Streaming Algorithms for Stochastic Multi-armed Bandits
This work provides theoretical bounds and algorithms for streaming multi-armed bandit problems under memory constraints, which is relevant for resource-constrained decision-making systems.
This paper addresses the Stochastic Multi-armed Bandit problem with bounded arm-memory, where arms arrive in a stream and only memory-resident arms can be pulled. For regret minimization, they establish an almost tight hardness of Ω(T^{2/3}) cumulative regret for an arm-memory size of (n-1). For best-arm identification, they propose an O(r) arm-memory r-round adaptive streaming algorithm that matches the lower bound on sample complexity, and a heuristic achieving optimal sample complexity by storing one extra arm.

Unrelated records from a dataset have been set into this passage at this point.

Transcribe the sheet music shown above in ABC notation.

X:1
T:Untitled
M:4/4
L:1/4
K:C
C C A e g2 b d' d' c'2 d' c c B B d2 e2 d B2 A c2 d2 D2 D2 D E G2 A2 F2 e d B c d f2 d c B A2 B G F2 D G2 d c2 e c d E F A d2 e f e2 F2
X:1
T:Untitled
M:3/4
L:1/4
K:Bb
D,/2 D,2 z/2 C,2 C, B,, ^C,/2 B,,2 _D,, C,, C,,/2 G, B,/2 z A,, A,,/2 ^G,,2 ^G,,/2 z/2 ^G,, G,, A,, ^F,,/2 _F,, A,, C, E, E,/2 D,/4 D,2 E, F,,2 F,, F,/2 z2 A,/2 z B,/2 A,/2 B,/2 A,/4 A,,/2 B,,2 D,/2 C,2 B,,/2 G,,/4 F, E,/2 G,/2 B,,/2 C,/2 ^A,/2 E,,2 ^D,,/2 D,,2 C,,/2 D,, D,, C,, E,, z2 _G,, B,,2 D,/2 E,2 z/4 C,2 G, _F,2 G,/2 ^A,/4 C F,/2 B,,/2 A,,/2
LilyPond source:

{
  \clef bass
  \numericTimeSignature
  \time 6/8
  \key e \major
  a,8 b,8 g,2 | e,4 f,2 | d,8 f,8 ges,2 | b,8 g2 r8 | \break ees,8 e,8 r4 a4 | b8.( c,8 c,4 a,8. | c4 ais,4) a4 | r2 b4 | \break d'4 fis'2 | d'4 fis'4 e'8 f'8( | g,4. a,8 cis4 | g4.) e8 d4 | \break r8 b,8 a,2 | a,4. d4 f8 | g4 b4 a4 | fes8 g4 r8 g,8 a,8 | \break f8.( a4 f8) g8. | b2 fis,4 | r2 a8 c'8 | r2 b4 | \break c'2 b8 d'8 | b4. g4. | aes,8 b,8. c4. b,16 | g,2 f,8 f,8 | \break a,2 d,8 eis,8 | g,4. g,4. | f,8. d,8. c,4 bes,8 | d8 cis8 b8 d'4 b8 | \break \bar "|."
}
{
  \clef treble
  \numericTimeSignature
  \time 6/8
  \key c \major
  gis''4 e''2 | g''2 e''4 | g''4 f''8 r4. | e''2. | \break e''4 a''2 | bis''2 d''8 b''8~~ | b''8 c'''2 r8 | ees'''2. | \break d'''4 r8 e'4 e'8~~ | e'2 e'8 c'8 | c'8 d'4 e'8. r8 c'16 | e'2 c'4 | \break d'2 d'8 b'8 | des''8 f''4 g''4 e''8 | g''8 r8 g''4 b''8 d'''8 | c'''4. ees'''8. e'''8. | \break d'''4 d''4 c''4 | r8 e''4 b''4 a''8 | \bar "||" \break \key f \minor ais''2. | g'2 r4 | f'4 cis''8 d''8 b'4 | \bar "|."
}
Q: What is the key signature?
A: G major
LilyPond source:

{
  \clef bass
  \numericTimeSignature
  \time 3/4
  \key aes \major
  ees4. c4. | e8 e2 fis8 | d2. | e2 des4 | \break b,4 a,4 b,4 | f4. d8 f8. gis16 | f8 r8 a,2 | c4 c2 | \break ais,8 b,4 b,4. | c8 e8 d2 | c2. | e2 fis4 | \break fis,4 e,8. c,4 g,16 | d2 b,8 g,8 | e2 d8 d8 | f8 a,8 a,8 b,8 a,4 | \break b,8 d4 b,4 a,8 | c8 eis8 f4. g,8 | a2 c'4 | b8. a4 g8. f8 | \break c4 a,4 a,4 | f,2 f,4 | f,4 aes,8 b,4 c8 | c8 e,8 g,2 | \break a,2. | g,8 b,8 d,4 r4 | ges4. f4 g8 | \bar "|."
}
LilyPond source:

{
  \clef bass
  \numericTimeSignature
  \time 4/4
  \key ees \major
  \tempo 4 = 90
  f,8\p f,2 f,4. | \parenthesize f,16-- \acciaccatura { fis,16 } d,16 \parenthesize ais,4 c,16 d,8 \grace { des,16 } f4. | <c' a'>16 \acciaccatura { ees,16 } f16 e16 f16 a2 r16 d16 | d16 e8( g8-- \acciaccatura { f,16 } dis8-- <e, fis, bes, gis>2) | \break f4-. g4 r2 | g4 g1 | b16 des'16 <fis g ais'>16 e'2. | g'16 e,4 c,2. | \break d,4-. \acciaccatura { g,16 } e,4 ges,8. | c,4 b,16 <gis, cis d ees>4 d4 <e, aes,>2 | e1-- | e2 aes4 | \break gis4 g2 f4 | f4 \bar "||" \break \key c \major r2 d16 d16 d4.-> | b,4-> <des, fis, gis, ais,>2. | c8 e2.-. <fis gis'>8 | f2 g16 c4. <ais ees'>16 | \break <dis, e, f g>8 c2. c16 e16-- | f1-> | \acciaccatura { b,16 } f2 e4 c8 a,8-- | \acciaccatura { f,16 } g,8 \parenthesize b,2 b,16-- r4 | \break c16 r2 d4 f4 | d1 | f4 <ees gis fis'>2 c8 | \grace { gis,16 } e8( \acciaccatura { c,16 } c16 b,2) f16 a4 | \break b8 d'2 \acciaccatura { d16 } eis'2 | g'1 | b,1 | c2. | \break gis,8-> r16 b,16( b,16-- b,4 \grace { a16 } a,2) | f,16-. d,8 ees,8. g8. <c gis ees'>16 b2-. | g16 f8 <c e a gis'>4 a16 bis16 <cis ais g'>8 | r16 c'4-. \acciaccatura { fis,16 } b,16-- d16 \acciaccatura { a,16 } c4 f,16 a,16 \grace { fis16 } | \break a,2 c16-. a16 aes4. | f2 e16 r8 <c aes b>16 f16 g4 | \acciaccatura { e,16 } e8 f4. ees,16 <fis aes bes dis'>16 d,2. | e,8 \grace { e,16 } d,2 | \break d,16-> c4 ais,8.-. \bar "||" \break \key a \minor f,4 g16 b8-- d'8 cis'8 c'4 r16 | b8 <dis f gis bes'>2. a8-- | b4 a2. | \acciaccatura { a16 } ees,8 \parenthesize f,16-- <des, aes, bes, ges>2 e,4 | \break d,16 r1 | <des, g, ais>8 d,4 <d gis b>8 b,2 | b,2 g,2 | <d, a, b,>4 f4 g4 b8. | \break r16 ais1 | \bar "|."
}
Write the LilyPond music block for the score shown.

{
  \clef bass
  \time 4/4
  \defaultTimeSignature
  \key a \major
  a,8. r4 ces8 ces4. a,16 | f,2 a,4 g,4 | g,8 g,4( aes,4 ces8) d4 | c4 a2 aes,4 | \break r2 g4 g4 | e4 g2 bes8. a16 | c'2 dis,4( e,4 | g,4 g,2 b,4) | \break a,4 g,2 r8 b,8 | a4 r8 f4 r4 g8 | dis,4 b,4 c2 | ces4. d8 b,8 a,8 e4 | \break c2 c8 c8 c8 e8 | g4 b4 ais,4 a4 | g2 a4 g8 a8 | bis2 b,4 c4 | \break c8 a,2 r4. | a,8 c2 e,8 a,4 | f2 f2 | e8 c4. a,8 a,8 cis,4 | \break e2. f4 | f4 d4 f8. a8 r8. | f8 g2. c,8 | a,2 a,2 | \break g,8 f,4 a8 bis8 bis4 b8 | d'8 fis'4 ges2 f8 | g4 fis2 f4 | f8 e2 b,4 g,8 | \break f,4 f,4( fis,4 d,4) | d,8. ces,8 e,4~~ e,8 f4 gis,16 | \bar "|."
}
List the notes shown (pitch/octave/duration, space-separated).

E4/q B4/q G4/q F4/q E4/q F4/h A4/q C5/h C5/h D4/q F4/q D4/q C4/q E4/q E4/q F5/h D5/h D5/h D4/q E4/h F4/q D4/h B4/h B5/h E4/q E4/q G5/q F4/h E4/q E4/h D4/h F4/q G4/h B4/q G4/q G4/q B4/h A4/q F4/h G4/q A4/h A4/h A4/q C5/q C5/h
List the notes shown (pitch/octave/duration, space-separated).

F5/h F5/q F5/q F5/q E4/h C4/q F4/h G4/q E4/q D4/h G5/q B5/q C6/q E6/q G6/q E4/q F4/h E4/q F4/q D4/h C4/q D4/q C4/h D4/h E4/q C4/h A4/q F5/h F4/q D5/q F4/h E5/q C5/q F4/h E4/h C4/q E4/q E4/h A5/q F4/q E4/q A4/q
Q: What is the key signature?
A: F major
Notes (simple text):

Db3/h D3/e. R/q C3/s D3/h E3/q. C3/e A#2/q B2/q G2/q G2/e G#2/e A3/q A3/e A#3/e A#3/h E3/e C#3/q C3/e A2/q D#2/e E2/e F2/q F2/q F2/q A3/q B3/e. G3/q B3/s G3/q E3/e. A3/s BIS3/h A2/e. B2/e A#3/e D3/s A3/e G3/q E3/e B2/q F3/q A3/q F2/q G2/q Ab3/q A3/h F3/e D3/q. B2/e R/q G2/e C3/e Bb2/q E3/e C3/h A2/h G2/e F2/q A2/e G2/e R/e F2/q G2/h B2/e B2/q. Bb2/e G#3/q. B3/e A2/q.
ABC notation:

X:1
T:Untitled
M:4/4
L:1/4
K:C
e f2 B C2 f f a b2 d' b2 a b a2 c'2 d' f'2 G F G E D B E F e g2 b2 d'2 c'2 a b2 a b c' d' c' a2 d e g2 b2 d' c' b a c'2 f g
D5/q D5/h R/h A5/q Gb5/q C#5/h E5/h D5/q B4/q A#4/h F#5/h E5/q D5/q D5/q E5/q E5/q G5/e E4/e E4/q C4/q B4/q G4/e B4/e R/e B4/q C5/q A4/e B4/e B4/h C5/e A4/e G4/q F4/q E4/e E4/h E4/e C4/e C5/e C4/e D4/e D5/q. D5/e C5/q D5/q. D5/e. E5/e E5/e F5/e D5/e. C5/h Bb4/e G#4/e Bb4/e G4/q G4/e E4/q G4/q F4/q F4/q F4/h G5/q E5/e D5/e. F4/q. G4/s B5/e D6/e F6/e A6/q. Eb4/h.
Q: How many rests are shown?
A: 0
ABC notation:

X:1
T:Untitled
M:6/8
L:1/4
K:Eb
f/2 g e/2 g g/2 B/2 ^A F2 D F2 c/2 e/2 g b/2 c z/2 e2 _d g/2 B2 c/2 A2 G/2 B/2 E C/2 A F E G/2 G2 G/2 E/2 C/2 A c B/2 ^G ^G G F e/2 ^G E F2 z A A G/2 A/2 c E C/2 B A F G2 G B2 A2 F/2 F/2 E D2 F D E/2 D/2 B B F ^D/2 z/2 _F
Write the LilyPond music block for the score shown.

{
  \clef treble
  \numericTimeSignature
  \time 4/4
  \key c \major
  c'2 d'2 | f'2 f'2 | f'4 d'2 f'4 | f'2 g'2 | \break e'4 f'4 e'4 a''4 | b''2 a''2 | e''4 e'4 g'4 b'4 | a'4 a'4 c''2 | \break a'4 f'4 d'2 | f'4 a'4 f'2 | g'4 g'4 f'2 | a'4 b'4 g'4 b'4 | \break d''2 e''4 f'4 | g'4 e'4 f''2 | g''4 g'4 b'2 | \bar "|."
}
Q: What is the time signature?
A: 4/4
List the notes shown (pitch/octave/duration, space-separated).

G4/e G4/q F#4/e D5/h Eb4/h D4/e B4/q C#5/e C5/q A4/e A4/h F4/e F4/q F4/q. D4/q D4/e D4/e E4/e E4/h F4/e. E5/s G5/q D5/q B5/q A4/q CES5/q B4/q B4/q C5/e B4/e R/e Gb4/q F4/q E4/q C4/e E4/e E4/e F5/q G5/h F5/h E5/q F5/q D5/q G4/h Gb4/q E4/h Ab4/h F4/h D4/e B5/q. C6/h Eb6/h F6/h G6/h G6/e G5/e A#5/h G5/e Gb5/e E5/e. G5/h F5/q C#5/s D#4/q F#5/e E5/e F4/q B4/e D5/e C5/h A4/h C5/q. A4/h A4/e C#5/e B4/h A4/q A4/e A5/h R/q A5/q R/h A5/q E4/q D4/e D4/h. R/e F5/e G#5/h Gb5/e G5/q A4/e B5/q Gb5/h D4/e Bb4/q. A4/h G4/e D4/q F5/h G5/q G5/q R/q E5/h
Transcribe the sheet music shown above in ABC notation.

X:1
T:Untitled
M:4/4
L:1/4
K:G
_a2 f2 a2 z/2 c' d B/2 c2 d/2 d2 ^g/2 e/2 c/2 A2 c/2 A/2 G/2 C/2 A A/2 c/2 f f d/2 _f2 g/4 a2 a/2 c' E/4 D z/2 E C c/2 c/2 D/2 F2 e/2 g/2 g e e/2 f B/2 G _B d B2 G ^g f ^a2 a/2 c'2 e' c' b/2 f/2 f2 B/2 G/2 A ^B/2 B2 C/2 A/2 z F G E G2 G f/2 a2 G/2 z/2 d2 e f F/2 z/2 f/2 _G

We study the Stochastic Multi-armed Bandit problem under bounded arm-memory. In this setting, the arms arrive in a stream, and the number of arms that can be stored in the memory at any time, is bounded. The decision-maker can only pull arms that are present in the memory. We address the problem from the perspective of two standard objectives: 1) regret minimization, and 2) best-arm identification. For regret minimization, we settle an important open question by showing an almost tight hardness. We show Ω(T^{2/3}) cumulative regret in expectation for arm-memory size of (n-1), where n is the number of arms. For best-arm identification, we study two algorithms. First, we present an O(r) arm-memory r-round adaptive streaming algorithm to find an ε-best arm. In r-round adaptive streaming algorithm for best-arm identification, the arm pulls in each round are decided based on the observed outcomes in the earlier rounds. The best-arm is the output at the end of r rounds. The upper bound on the sample complexity of our algorithm matches with the lower bound for any r-round adaptive streaming algorithm. Secondly, we present a heuristic to find the ε-best arm with optimal sample complexity, by storing only one extra arm in the memory.